→ To be done:
- a) Reproduce the passage of the guide on interest and penalties for late payments from "Interest and penalties" up to and including "are explicitly not.".
- b) According to the guide on interest and penalties for late payments, from what day does the General Interest Charge accrue on an outstanding tax liability?
- c) Continue the guide on interest and penalties for late payments from its last sentence.

→ Source document:
☆ ☆ ☆ ☆ ☆ ☆ ☆
Interest and penalties on late payments are a regular feature of Australian business bookkeeping that bookkeepers often handle inconsistently. The amounts may be small compared to the underlying debt, but the coding matters — both for accurate financial reporting and because some of these charges are deductible while others are explicitly not.
This guide covers the three main categories: General Interest Charge (GIC) from the ATO, late payment fees from suppliers, and bank overdraft and credit facility interest. Each has a different deductibility treatment and a different place in the Chart of Accounts.
General Interest Charge (GIC) from the ATO
The General Interest Charge (GIC) is the ATO's standard interest rate applied to overdue tax debts. It accrues daily on any outstanding tax liability — including unpaid income tax, GST, PAYG withholding, and superannuation charge — from the day the amount was due.
☆ ☆ ☆ ☆ ☆ ☆ ☆
(Stored data entries)
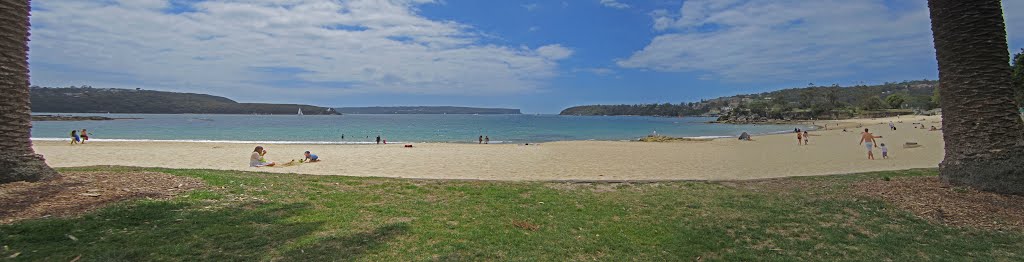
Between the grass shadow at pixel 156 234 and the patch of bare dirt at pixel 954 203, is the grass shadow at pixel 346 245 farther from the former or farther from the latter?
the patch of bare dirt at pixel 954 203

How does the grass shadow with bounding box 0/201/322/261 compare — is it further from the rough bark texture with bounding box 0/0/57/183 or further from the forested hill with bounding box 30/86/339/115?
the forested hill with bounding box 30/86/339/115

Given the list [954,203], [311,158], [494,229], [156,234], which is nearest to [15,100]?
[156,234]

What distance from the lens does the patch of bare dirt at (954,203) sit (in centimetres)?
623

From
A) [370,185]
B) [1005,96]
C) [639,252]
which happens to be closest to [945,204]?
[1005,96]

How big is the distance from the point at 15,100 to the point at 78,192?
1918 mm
☆ ☆ ☆ ☆ ☆ ☆ ☆
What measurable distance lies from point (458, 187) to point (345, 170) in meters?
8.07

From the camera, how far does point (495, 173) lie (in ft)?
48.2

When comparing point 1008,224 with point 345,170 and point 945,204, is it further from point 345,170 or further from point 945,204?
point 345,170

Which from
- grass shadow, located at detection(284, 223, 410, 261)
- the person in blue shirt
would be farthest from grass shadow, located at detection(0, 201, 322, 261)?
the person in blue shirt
☆ ☆ ☆ ☆ ☆ ☆ ☆
→ Task responses:
- a)
Interest and penalties on late payments are a regular feature of Australian business bookkeeping that bookkeepers often handle inconsistently. The amounts may be small compared to the underlying debt, but the coding matters — both for accurate financial reporting and because some of these charges are deductible while others are explicitly not.

- b) It accrues from the day the amount was due.

- c)
The GIC rate is set quarterly by the ATO. As at the September 2026 quarter, the GIC rate is published on the ATO website. It compounds daily and can add up quickly on large outstanding debts.
Is GIC tax-deductible?
Yes — with an important exception.
GIC on overdue income tax, GST, PAYG withholding, and most other tax debts is tax-deductible under s.25-5 of the ITAA 1997. This was a deliberate policy decision to encourage businesses to pay tax debts rather than simply avoid them.
The important exception: penalties are not deductible. There is a distinction between GIC (interest — deductible) and penalty units or administrative penalties imposed by the ATO (not deductible). An ATO audit that results in a penalty for a false and misleading statement, for example, generates a non-deductible penalty charge. The GIC that accrues on the unpaid penalty is also not deductible (because it is GIC on a non-deductible amount).
How to code GIC
- Account: Interest Expense — ATO General Interest Charge (separate from bank interest and supplier fees)
- GST code: N-T (GIC is not subject to GST — it is a government-imposed charge, not a commercial transaction)
- Deductible: Yes (for GIC on deductible tax debts; no for GIC on penalties)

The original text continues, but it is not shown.